Rows from a dataset:
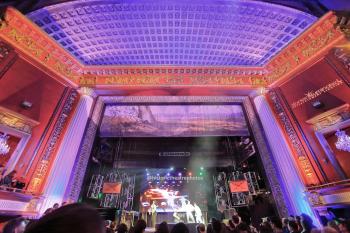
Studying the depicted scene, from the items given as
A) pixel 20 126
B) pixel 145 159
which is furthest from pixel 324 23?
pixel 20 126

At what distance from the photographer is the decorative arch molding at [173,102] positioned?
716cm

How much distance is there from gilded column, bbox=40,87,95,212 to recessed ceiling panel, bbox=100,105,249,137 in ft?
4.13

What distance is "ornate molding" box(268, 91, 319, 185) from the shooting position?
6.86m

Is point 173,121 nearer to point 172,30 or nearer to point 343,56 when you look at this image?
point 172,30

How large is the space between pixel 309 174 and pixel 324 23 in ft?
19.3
==
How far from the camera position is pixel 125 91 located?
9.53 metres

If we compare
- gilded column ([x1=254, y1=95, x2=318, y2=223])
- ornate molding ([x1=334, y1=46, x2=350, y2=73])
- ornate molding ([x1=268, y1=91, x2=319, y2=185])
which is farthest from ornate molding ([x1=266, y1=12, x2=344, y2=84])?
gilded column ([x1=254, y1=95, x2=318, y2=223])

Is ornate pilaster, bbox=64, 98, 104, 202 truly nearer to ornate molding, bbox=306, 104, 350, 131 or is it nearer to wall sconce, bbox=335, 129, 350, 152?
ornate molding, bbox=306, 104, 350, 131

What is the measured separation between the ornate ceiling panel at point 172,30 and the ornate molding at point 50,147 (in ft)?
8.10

TASK: Find every line in the listing above that contains the word "gilded", and copy each of those lines.

EXERCISE RESPONSE:
How much distance is there from gilded column, bbox=40,87,95,212 to recessed ceiling panel, bbox=100,105,249,137 in ft?
- gilded column ([x1=254, y1=95, x2=318, y2=223])
gilded column ([x1=254, y1=95, x2=318, y2=223])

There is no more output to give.